--- begin ---
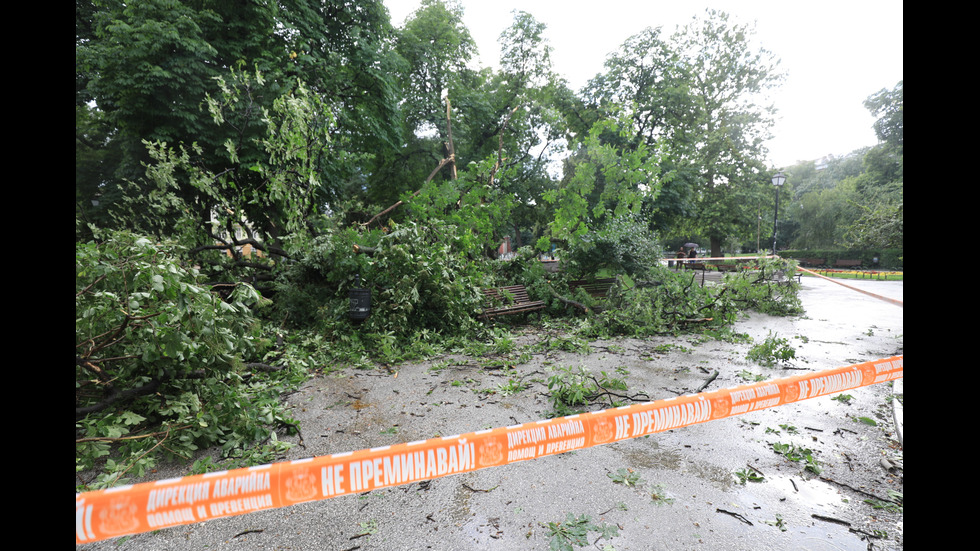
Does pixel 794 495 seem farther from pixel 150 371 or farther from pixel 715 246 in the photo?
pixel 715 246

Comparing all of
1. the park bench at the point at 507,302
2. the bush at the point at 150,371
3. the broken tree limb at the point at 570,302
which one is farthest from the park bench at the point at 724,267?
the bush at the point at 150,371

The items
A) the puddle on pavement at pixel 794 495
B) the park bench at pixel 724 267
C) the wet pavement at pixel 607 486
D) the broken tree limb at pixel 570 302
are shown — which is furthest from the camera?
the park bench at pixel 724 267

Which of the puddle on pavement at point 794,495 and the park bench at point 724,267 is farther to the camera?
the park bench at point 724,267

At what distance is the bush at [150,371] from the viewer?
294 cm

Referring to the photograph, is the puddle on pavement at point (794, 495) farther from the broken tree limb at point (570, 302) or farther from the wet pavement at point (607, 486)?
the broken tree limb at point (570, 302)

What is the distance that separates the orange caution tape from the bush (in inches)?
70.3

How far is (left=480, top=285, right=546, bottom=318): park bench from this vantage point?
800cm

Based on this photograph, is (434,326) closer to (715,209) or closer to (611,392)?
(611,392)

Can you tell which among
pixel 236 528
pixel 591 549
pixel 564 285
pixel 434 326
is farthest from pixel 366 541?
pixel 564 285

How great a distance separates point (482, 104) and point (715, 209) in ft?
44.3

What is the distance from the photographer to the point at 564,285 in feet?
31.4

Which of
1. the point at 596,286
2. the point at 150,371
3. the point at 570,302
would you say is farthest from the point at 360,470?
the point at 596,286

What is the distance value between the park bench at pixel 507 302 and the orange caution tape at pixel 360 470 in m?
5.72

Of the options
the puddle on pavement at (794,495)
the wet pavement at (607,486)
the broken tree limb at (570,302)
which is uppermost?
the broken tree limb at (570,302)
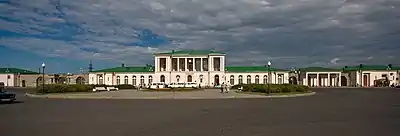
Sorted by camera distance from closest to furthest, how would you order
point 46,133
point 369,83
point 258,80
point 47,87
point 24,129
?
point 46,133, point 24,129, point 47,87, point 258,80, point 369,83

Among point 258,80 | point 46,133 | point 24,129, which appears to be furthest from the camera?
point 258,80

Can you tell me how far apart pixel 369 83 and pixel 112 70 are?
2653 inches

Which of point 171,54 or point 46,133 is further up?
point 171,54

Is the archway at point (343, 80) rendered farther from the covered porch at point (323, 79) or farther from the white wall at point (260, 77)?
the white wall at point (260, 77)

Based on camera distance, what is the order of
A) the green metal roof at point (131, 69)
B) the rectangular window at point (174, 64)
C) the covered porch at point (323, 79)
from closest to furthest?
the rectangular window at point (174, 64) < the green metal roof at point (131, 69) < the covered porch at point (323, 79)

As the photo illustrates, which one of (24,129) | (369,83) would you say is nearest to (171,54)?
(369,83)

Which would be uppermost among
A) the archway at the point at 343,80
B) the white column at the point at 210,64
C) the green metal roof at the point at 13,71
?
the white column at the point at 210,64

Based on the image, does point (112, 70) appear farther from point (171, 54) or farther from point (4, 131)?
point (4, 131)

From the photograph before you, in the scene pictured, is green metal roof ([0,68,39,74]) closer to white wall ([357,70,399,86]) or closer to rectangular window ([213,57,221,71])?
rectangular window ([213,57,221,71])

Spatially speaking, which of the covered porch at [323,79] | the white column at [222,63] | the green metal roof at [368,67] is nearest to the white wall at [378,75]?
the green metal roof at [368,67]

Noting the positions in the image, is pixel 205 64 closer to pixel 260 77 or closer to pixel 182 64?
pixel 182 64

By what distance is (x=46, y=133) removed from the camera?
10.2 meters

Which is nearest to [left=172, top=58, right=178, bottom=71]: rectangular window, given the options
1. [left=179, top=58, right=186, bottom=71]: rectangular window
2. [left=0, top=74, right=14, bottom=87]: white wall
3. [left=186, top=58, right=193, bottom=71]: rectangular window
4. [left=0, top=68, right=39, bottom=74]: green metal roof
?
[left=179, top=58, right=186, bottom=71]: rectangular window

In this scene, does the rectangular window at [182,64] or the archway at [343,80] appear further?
--- end ---
**YOUR TASK:** Reproduce verbatim every line of the records, starting at the line that contains "Noting the positions" and ending at the final line of the records.

**SOLUTION TO THE PROBLEM:**
Noting the positions in the image, is pixel 205 64 closer to pixel 260 77 or closer to pixel 182 64?
pixel 182 64

By what distance is (x=46, y=133) removed from the camera?
10.2 meters

Which is nearest to [left=172, top=58, right=178, bottom=71]: rectangular window, given the options
1. [left=179, top=58, right=186, bottom=71]: rectangular window
2. [left=0, top=74, right=14, bottom=87]: white wall
3. [left=186, top=58, right=193, bottom=71]: rectangular window
4. [left=0, top=68, right=39, bottom=74]: green metal roof
?
[left=179, top=58, right=186, bottom=71]: rectangular window

In this scene, does the rectangular window at [182,64] or the archway at [343,80] appear further?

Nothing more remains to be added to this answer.